Of course, now that I've been discouraged for a while, it gets harder to justify spending a stack of cash...

Monday, April 8, 2013

Barriers to triangulation in video

I've been doing a little work, here and there. I figure it's time to provide an update, even without reaching the milestones I was pursuing.

New Landmarks


I created a new table setup with new landmarks, with an emphasis on the area over the table. Mr. W suggested that using the legs under the table was not helping, because it's the area over the table that we need to be accurate with. And panning the camera down to see the legs was removing our view of the playing area above the table. Both good observations.

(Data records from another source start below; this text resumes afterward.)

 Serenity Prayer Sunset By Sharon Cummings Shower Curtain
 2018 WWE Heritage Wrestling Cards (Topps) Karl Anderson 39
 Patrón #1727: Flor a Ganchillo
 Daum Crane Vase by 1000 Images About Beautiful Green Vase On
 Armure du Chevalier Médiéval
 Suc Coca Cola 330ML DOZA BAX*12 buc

So now I have lots of points over the table. I used some more objects from around the house, and either rested them on the table, or stood them up along the sides of the table. Most importantly, I am making use of the other half of the table to provide a backdrop with interesting features that I can measure. Here is the left image of the new landmarks, with the points marked.

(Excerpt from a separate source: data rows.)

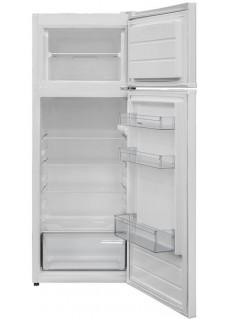 Холодильник Vestel VDD 144 VW Белый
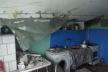 Наслідки вибуху кульової блискавки на Тернопільщині (Фото)
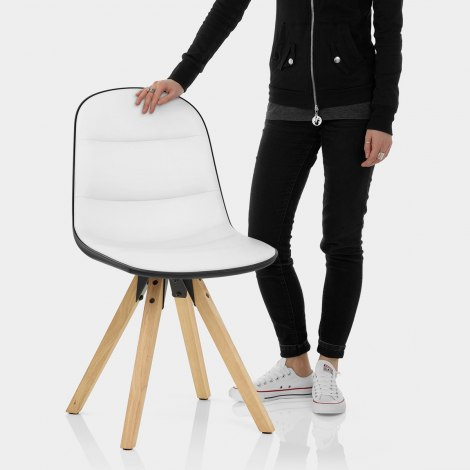 Ski Dining Chair White & Black Features Image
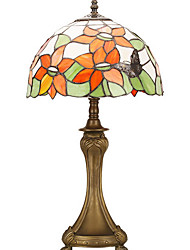 baratos -Tradicional/Clássico Decorativa Luminária de Mesa Para Metal 220-240V Café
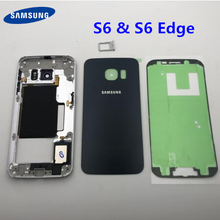 Samsung Galaxy S6 kenar G925 G925F orta çerçeve tam konut şasi pil kapağı cam + orta çerçeve S6 G920 g920F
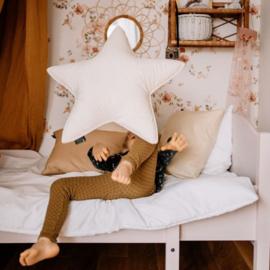 Velvet Star Pillow - Off White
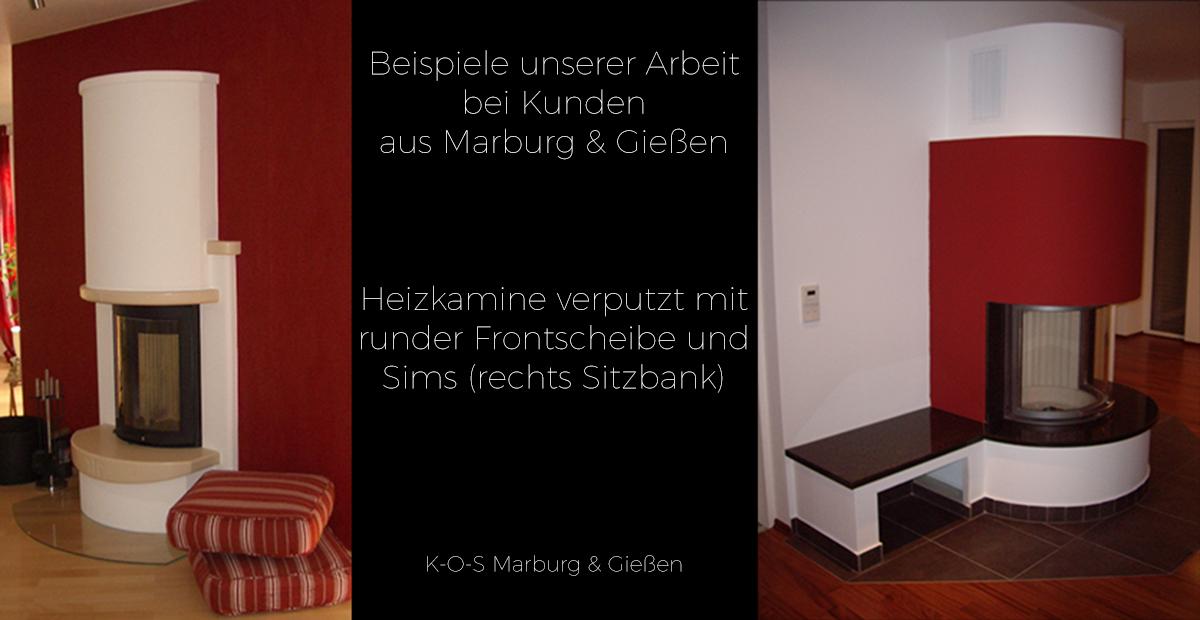 Heizkamine_Eintracht_5904_1200x620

I was hoping that using the setup would improve my reprojection error. In a previous post, I believe I said that I had the reprojection error down to 1.5cm or something like that. I now think I was mistaken. It was more like 3.5cm when using cameras far apart, which ought to have triangulation advantages.

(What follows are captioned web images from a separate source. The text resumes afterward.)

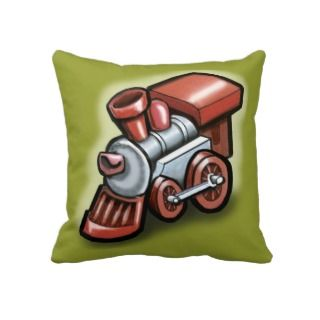 Toy Train Pillows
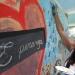 La intervención artística Color Esperanza contó con cuatro lienzos en donde los alumnos se expresaron a través del arte.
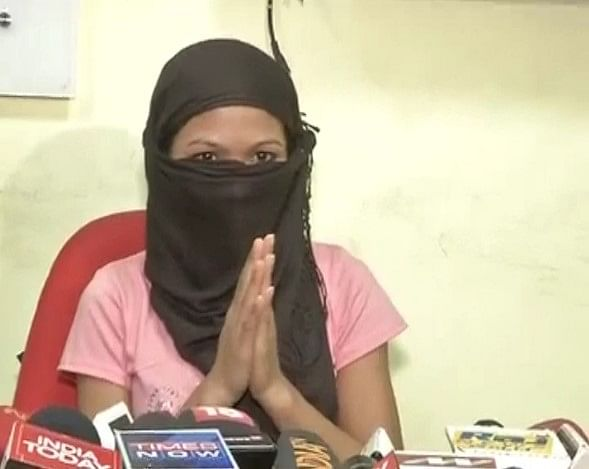 The Manipuri girl who was kidnapped by an unknown assailant. (Photo: ANI)
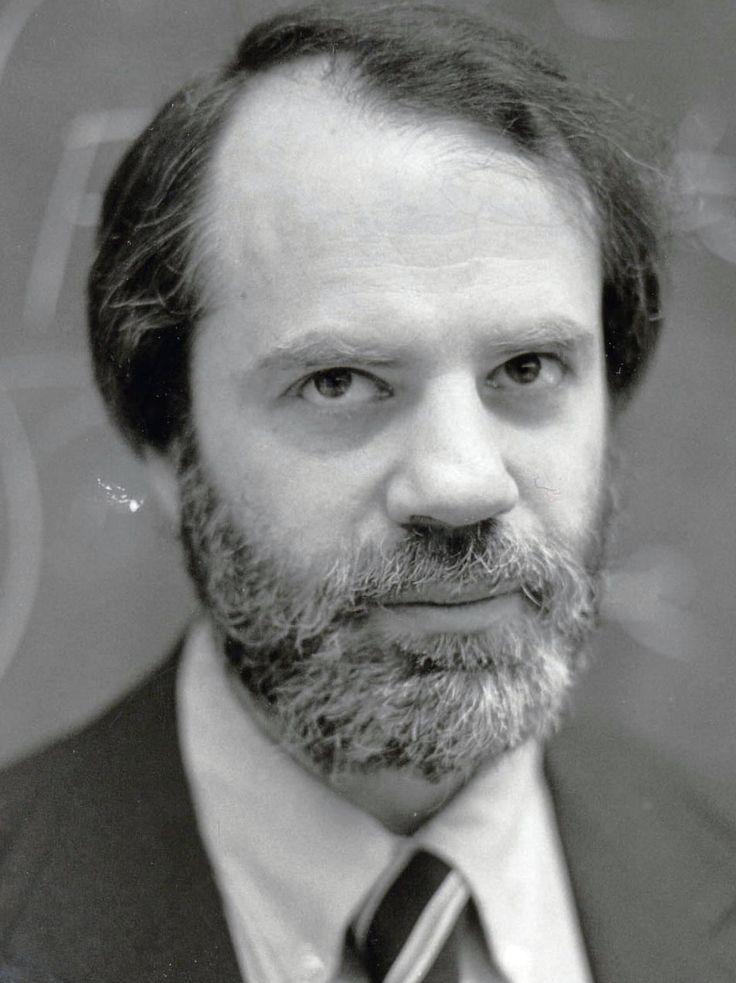 Saul Kripke (1940)  By Dr. Adolfo Vásquez Rocca Filosofía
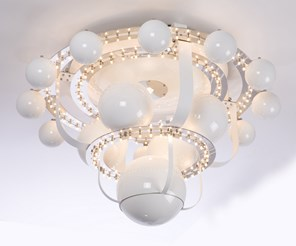 Royal BB Ceiling Lamp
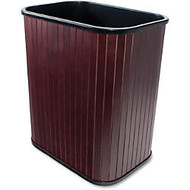 Carver Rectangular Waste Basket - 4.25 gal Capacity - Rectangular - 16.4 inch; Height x 14.3 inch; Width x 10 inch; Depth - Wood - Mahogany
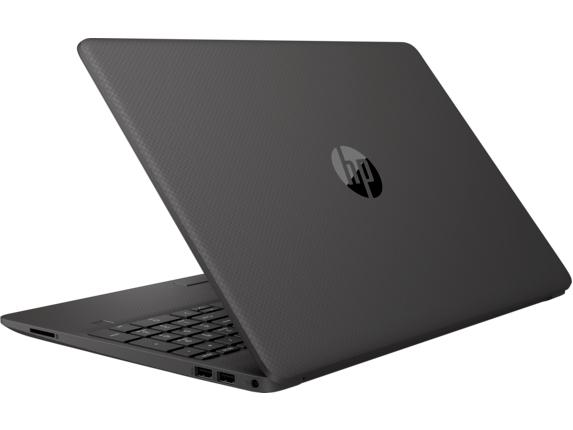 HP 255 G8 R3-3500U 15.6 8G 256G UMA DOS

Unfortunately, my reprojection error is not better. I'm now getting about 4cm average error, which is fairly significant. Knowing the ball's location to within 4cm is not that reassuring.

The first possible explanation is the inherent bad resolution of the images. I'm only marking landmarks to the nearest pixel. Many of the new landmarks are further away from the cameras, meaning that a single pixel covers more space.

The second possible explanation is that my real-world measurements might not be accurate enough. Some of these new landmarks are not as easy to measure. For example, for the vertical cardboard boxes, I was able to accurately measure the bottom, outside, near corner of the box, and then measure the height and width of the box. In a perfect world that would locate the landmark at the top well. In an imperfect world, the box may be leaning one way or the other. The vertical metal posts jutting up from the floor along the edge of the table might not be perfectly vertical. They might be leaning in or out, forward or back.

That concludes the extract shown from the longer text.